■ **TASK PROMPT**
Could you extend the court judgment below, on Sasol's challenge to the adjudicator's decision in favor of Murray & Roberts, picking up after its last sentence?

I accordingly find that, to the extent that the arbitrator’s award establishes principles that are applicable to the other disputes, I may revise any of my prior decisions based on new information.’

 

[16]      As already stated when Murray & Roberts on 16 May 2019 demanded that Sasol comply with the terms of the adjudicator’s decision it refused to do so. Hence Murray & Roberts brought the application in the high court seeking to enforce the decision of the adjudicator on Dispute 16.  Sasol opposed the application and justified its refusal to comply with the adjudicator’s decision by contending that it was of no force or effect in that, so it argued, in conducting the adjudication and in issuing his decision, the adjudicator had acted outside of his powers.

 

[17]      In substantiation of its defence Sasol asserted, first, that the adjudicator decided a dispute which was the same or substantially the same as the ones that he had previously decided which, it argued, was something that he was not permitted to do under the adjudicator’s contract; second, that he had received information after the time allowed for him to do so had expired; and third, that he had given his decision outside the time period allowed for him to do so.

 

[18]      In challenging the merits of the decision, Sasol contended that the adjudicator had failed to consider the dispute before him, in particular the timesheets which formed basis of Murray & Roberts’ claims and the effect of such failure, it argued, prevented it from making submissions on those timesheets.  In Carillion Construction v Devonport Royal Dockyard Ltd [220] EWCA Civ 1358 the court at para 52 endorsed the correctness of the principle that ‘where an adjudicator has acted in excess of his jurisdiction or in serious breach of the rules of natural justice, the court will not enforce his decision.’

 

[19]      The first point taken by Sasol was that the adjudicator erred in holding that the arbitration award applied to all other payment assessments or his previous decisions. It argued that the arbitration award applied only to the disputes that were referred to arbitration and it did not apply to all other payment assessments disputes. This was because, so proceeded the argument, the hierarchy of dispute resolution processes in the contract required that all steps should be followed before the dispute was referred to the arbitrator. Sasol argued that to hold that the arbitrator’s award established a principle to be applied to all other payment assessments would render dispute resolution processes meaningless as this would mean that the arbitrator’s award was to be applied to all previous assessments and decisions, even if no notice of dispute had been given or if no referral to the adjudicator had been made in relation to a particular project manager’s assessment. Relying on Graham v Park Mews Body Corporate and Another [2011] ZAWCHC 370; 2012 (1) SA 355 (WCC); [2012] (1) All SA 187 Sasol submitted that the fact that the arbitrator came to a particular finding in relation to PMC200 in relation to Disputes 1 and 2 was inadmissible in another arbitration about any other dispute.

■ **DATA ENTRIES**
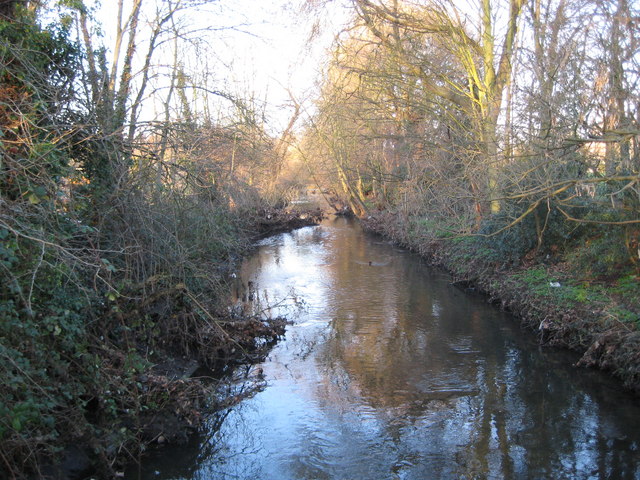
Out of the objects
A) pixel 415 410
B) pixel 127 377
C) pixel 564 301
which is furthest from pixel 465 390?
pixel 127 377

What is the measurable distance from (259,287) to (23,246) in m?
10.3

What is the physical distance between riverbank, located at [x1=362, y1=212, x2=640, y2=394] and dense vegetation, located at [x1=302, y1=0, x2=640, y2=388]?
3 centimetres

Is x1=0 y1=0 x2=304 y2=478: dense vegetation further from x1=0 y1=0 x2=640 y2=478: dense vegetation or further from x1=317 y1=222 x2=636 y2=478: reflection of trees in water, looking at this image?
x1=317 y1=222 x2=636 y2=478: reflection of trees in water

■ **RESULT FOR THIS TASK**
[20]      In Park Mews the court at para 61 referred to the judgment in Land Securities plc v Westminster City Council [1993] 4 All ER 124, in which Hoffmann J held as follows at 127:

In principle the judgment, verdict or award of another tribunal is not admissible evidence to prove a fact in issue or a fact relevant to the issue in other proceedings between different parties. The leading authority for that proposition is Hollington v F Hewthorn & Co Ltd [1943] 2 All ER 35, [1943] KB 587, in which a criminal conviction for careless driving was held inadmissible as evidence of negligence in a subsequent civil action. There has been criticism of this decision and important exceptions have since been created by statute, notably in the Civil Evidence Act 1968, but none of them apply here.

 

In Hunter v Chief Constable of West Midlands [1981] 3 All ER 727 at 734, [1982] AC 529 at 542, Lord Diplock said that Hollington’s case was ‘generally considered to have been wrongly decided’. He did not elaborate on this remark, which in any case was not necessary for the decision. In Savings and Investment Bank Ltd v Gasco Investments (Netherlands) BV [1984] 1 All ER 296 at 303, [1984] 1 WLR 271 at 280 Peter Gibson J said that Hollington’s case still represented the common law. Still more recently the principle has been applied by the Privy Council to exclude evidence of the conviction of a principal offender at the trial of an accessory (see Hui Chi-ming v R [1991] 3 All ER 897, [1991] 1 AC 34).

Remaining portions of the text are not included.